Papo de botequim

Pergunto ao garçom como está a vida. Ele coça a cabeça, olha o salão meia bomba e responde: “Uma merda. Além da crise, o senhor não está bebendo”. Jamais coloquei a questão desse meu tempo como abstêmio sob a ótica da economia. Mas, enfim, prometo que mais algum tempo voltarei a contribuir para a dinâmica econômica de meu estado, consumindo com o devido entusiasmo destilados e fermentados, ainda que minha mulher insista em dizer que estou mais disposto, mais inteligente e mais elegante. E menos chato. Posso até me sentir lisonjeado, mas há que se levar em conta a minha responsabilidade como cidadão participante.

Quantos empregos diretos e indiretos essa sobriedade está custando? Como posso encarar um produtor rural sem culpa, sabendo que não estou contribuindo para que sua produção de uvas ou de cana se escoe tanto na roda das finanças como literalmente nos mictórios? Tirando o aspecto da saúde, a única vantagem de ficar sem beber é não ter medo da Lei Seca. Emboramente eu tenha uma carteirada infalível: meus cabelos brancos. Jamais fui parado numa blitz. Acham que tenho cara respeitável. É bem verdade que nunca dirijo depois de beber. Talvez porque raramente dirijo antes de beber. De todos os defeitos que o Rio de Janeiro tem, falta de táxis não é um deles. Do jeito que está atualmente, os motoristas não vão lhe pegar na porta do boteco. Buscam você na sua mesa e são capazes de lhe levar no colo até o carro. Logo, pelo menos no Rio, beber e dirigir é uma burrice.

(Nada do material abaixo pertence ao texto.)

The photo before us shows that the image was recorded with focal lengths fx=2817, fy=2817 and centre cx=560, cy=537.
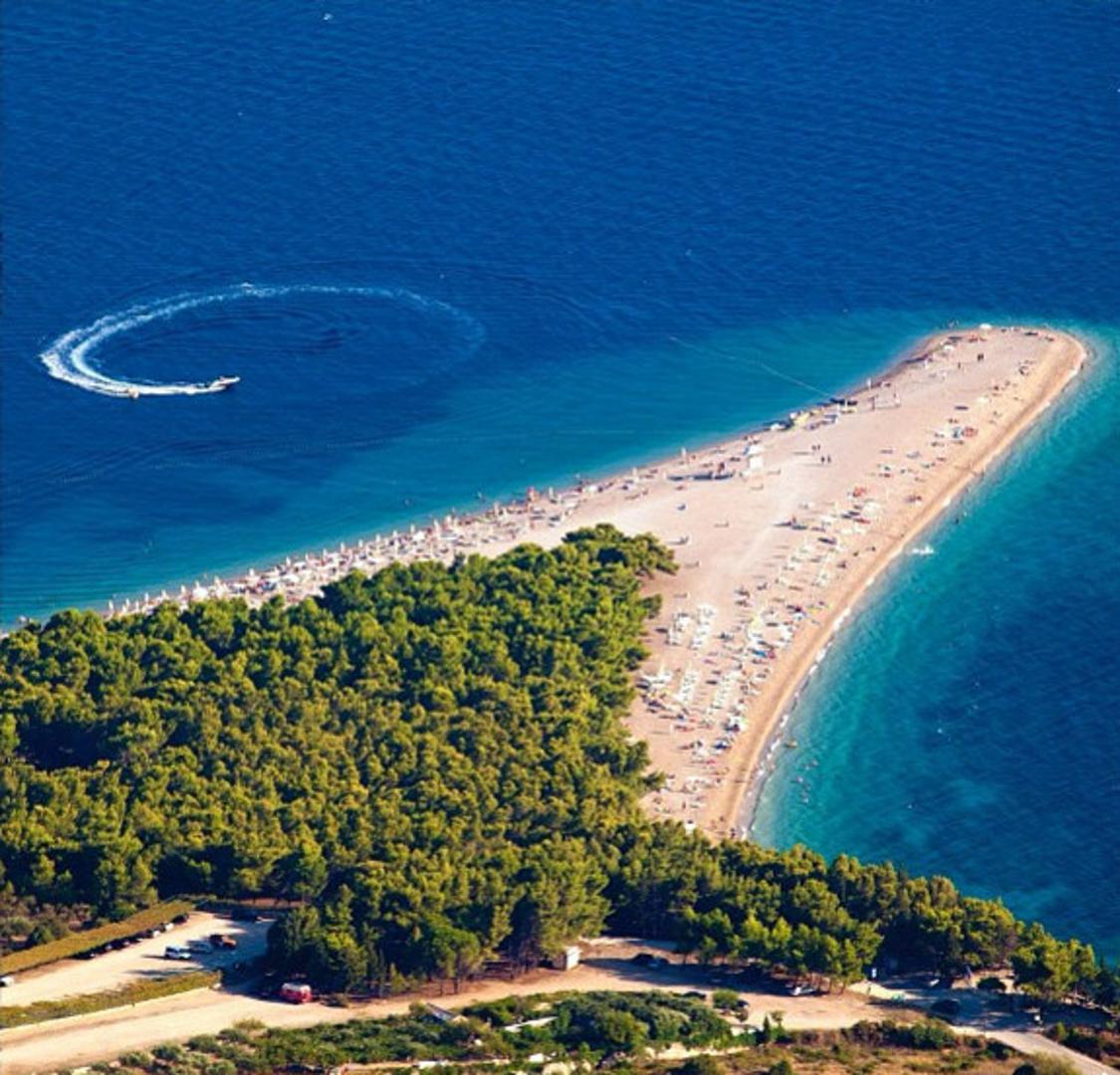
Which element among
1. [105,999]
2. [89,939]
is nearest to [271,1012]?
[105,999]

Já que estamos falando de bebedeiras, deixa eu contar as aventuras de dois bebuns históricos: Vinícius de Morais e Antonio “Menino Grande” Maria. Quando eles enchiam a cara, o que significa mais ou menos sempre, gostavam de dar carona aos vira-latas que encontravam nas ruas. Sim, vira-latas caninos, esses bichos que surgem do nada e, por um afago ou resto de comida, nos adotam nas noites vadias. Vina e Maria andavam de Cadillac conversível, modelo supremo do sonho de consumo da época. Dizia Vinícius, explicando a mordomia dedicada aos bichos que incluía, além do passeio (que, diga-se entre parênteses, os cães dispensariam), bons lanches de ossos fresquinhos conseguidos em restaurantes amigos. Uma festa. Para explicar sua paixão por vira-latas Vinícius dizia que não existe solidão maior do que falta de amor. “E os vira-latas amam”, sentenciava. E ele entendia disso, como prova sua vastíssima obra. Vamos em frente. Numa dessas madrugadas, quase amanhecendo, Vinícius e Maria avistam um bando de velhinhos na praia fazendo exercícios, chefiados por um rapagão musculoso. De copo na mão ficaram observando os movimentos. Até que Vinícius diz: “Maria, vamos fazer um pacto?”. “Claro, peça o que quiser”. “De hoje em diante, não vamos fazer nenhum movimento desnecessário”.

Sobre Vinícius, Carlinhos Lyra contou que um dia o poetinha lhe mostrou a letra de um momento da peça Pobre Menina Rica. Era quando o mendigo acorda. “Vamos carioca, sai do teu sono devagar/ o dia já vem vindo e o sol já vai raiar/ São Jorge teu padrinho/ te dê cana pra tomar/ Xangô teu pai/ te dê muitas mulheres para amar…” Em seguida o mendigo vê numa cobertura a pobre menina rica e se apaixona imediatamente. “O meu amor sozinho/ é assim
como um jardim sem flor/ Eu só queria poder dizer a ela/ como é triste se sentir saudade/ É que eu gosto tanto dela/ Que é capaz dela gostar de mim…”. Lyra acha lindo.

Daí Vinícius continua, pois a menina lá da sua cobertura responde ao mendiguinho: “Não há amor sozinho/ É juntinho que ele fica bom/ Eu queria dar-lhe todo meu carinho…”. E termina: “Amor que eu tanto procurei/ Ah quem me dera que eu pudesse ser/ A tua primavera/ E depois morrer”. Daí Carlinhos não aguenta. “Porra Vinícius! Você acha que uma menina rica, morando numa cobertura, se apaixone por um mendigo? Vinícius fica indignado com a falta de sensibilidade do parceiro: “Por que não, Carlinhos? Era primavera!” Pois foi Vinícius, ele mesmo, que foi mandado embora depois que o Itamarati recebeu um bilhete do então presidente Costa e Silva: “Demitam este vagabundo”. Já que estou citando, encerro com uma frase de Carlos Drummond de Andrade sobre Vinícius: “Entre nós, poetas, ele foi o único que viveu como poeta”.